Arbeitsauftrag 1 - Warum will der Vorstand laut dem Kommentar zu HSBC Trinkaus das Firmenkundengeschäft ausbauen? Antworte in einem bis drei Sätzen.
Arbeitsauftrag 2 - Gib aus dem Kommentar zu HSBC Trinkaus den Abschnitt wörtlich aus, der mit „Es liegt also“ beginnt und mit „bei Fuß stünde.“ endet.

Übungstext -
◆ ◆ ◆ ◆ ◆ ◆ ◆

Börsen-Zeitung: Wenn die Bilanz drückt, Kommentar zu HSBC Trinkaus von Annette Becker

Es ist schon ein echtes Luxusproblem, mit dem
sich HSBC Trinkaus konfrontiert sieht. Denn während die Wettbewerber
auf dem deutschen Bankenmarkt mit dem Abbau ihrer Risikoaktiva
beschäftigt sind, drückt die Düsseldorfer die Bilanz, und zwar auf
der Passivseite. Die Kundeneinlagen haben mit 14 Mrd. Euro – ein
Zuwachs im ersten Halbjahr um satte 17 % – einen neuen Rekordstand
erreicht, während das Kreditvolumen gerade einmal 5 Mrd. Euro
erreicht.

Es liegt also eine Menge Geld brach, mit dem sich angesichts der
Dauerniedrigzinsen nichts verdienen lässt. Da liegt die
Schlussfolgerung, die der Vorstand der deutschen HSBC-Tochter zieht,
recht nah: Das Firmenkundengeschäft wird ausgebaut – um den Preis
höherer Risiken. Die Kundenzahl soll in drei bis vier Jahren mal eben
verdoppelt werden – aus eigener Kraft. Angesichts einer
Kernkapitalquote von gut 12 % ist das darstellbar, zumal auch die
britische Mutter im Bedarfsfall Gewehr bei Fuß stünde.

Allerdings muss die Frage erlaubt sein, wo Trinkaus die neuen
Kunden hernehmen will, wo doch seit Jahr und Tag am Ausbau genau
dieses Geschäfts gearbeitet wird – und keineswegs ohne Erfolg. Doch
das geht offenbar zu langsam, auch wenn feststeht, dass der deutsche
Mittelstand eine neue Bank so nötig braucht wie einen Schuss ins
Knie. Ein Zitat, das ausgerechnet von Trinkaus-Chef Andreas Schmitz
stammt. Auch gestern betonte Schmitz noch einmal die Gültigkeit
seiner Aussage, um jedoch nachzusetzen: „Wir sind ja kein ,new kid on
the block–.“

Richtig ist zwar, dass die Düsseldorfer dank ihrer Zugehörigkeit
zum globalen HSBC-Netzwerk gerade für international agierende Firmen
einen komparativen Vorteil gegenüber manch anderer Bank bieten, ein
Alleinstellungsmerkmal gerade im internationalen Vergleich ist das
gleichwohl nicht.

◆ ◆ ◆ ◆ ◆ ◆ ◆

Verfügbare Daten -

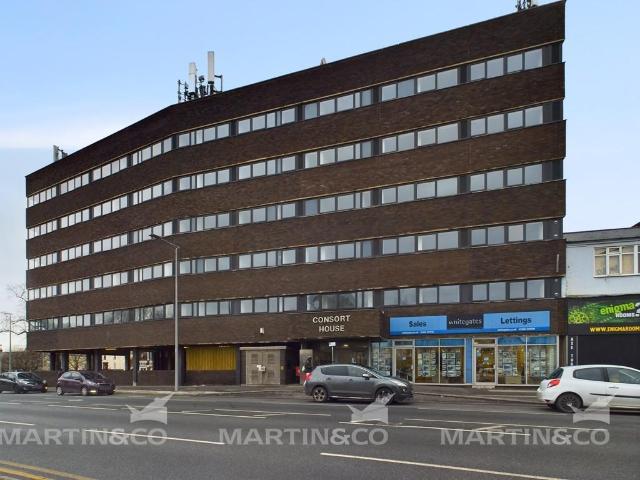 Flat for rent in Hyde Park, South Yorkshire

◆ ◆ ◆ ◆ ◆ ◆ ◆

Deine Antwort 1 - Die Kundeneinlagen haben mit 14 Mrd. Euro einen Rekordstand erreicht, während das Kreditvolumen nur 5 Mrd. Euro beträgt. Deshalb liegt viel Geld brach, mit dem sich angesichts der Dauerniedrigzinsen nichts verdienen lässt.

Deine Antwort 2 -
Es liegt also eine Menge Geld brach, mit dem sich angesichts der
Dauerniedrigzinsen nichts verdienen lässt. Da liegt die
Schlussfolgerung, die der Vorstand der deutschen HSBC-Tochter zieht,
recht nah: Das Firmenkundengeschäft wird ausgebaut – um den Preis
höherer Risiken. Die Kundenzahl soll in drei bis vier Jahren mal eben
verdoppelt werden – aus eigener Kraft. Angesichts einer
Kernkapitalquote von gut 12 % ist das darstellbar, zumal auch die
britische Mutter im Bedarfsfall Gewehr bei Fuß stünde.